Pierre Monteux was born in Paris on April 4, 1875, member of a family which had been settled in Provence for many generations. He began his career in the ancient "Cafe Concert La Cigale" in Montmartre. His elder brother Paul taught him the violin and his mother, Madame Monteux-Brisac, a Conservatoire teacher, saw to it that his way soon led from Montmartre to Montparnasse. Along with Jacques Thibaud and Alfred Cortot, he attended classes at the Conservatoire and there won the "Premier Prix." Later as an orchestral player with the Colonne and at the Opera Comique, he was an active witness of the great period of Massenet and of Debussy's rise.
He also developed himself as a chamber musician, by playing the viola in the Capet Quartet and, in the summer season, working at the Casino in Dieppe where, besides directing operas, operettas and concerts, he was also required to look after dance-music balls and other festivities-- a kind of eighteenth century "divertissement" job which gave him hard schooling in all aspects of his profession. His first big chance came in 1911 when Petroushka was under rehearsal by the Russian Ballet. The conductor Tcherepnin had fallen ill and Stravinsky, lookeing for a substitute who could at least rehearse the music, turned to Pierne for advice. Pierne recommended Monteux and Monteux did the work so well that Stravinsky entrusted him with the first performance.

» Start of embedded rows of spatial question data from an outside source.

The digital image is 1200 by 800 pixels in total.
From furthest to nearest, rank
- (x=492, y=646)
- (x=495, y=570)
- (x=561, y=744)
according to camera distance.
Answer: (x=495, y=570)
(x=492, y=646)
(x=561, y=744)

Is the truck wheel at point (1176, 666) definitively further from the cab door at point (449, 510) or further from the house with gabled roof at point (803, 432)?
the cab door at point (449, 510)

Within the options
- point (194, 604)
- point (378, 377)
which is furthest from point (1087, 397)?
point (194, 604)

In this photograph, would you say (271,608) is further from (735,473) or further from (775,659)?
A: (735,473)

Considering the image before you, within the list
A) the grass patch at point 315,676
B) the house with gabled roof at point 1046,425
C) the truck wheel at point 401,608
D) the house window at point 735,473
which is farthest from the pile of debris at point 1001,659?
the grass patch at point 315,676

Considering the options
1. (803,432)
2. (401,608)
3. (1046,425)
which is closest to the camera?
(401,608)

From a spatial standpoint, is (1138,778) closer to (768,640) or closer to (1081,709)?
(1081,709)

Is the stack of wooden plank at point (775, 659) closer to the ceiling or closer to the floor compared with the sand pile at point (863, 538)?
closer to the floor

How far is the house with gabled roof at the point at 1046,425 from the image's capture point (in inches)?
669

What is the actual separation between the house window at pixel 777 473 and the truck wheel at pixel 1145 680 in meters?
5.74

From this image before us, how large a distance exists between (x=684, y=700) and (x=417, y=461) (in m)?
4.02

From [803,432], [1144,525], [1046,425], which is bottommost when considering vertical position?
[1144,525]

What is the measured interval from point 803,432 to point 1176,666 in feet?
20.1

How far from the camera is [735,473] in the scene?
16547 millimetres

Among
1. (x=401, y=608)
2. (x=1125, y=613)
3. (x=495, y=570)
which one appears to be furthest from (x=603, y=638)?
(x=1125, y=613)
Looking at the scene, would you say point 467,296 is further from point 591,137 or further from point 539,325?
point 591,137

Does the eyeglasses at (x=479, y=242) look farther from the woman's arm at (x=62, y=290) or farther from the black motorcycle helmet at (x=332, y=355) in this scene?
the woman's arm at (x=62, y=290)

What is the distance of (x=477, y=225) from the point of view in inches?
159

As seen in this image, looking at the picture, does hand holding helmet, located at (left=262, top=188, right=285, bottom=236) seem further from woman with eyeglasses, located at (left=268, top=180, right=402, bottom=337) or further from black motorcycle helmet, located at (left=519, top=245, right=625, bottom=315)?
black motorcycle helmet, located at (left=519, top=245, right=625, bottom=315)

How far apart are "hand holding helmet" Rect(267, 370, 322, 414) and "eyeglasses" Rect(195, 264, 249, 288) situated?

The premiere took place on June 13, 1911 in Paris and with it Monteux's spectacular rise began. After that, he conducted the first performances of Ravel's Daphnis et Chloe ( 1912) and Stravinsky's Le Sacre du Printemps (1913). Today, these two events are connected forever with his name-- the printed scores of the two works carry it proudly. London, Vienna, Berlin, Dresden, and Monte Carlo--all these cities soon saw him conduct. In the meantime, he had been made chief conductor of the Russian Ballet and the focus, therefore, of its musical activities--a fascinating role, interrupted only by the First World War.
After WW I, he went to America to conduct the Metropolitan Opera in New York and also the Boston Symphony Orchestra. After this he returned to Europe, and the invitation from the Concertgebouw was followed by the decade in Amsterdam. Meanwhile he conducted the Paris Symphony Orchestra, finally leaving for America again to assume command of the San Francisco Symphony Orchestra, a position he held for seventeen years. Pierre Monteux first came to Amsterdam in 1924 to act as co-conductor of the Concertgebouw Orchestra, along with Willem Mengelberg.
He carried out this function for ten consecutive years and during that time gave fresh depths to our musical life, as much in the field of orchestral music as in music drama. It was to his inspiration to a large extent, that the recent creative flowering in Dutch music traces its beginnings. His passionate advocacy of the work of Willem Pijper, whose Third Symphony is dedicated to him, is symptomatic in this respect.
Later, when outside calls caused him to relax the full pressure of his valuable work in the Netherlands, he was never long absent (except during the war) from the Concertgebouw rostrum and in fact was scheduled to appear in Amsterdam again-- to conduct the orchestra and to complete a series of recordings with it that he had already begun when death intervened.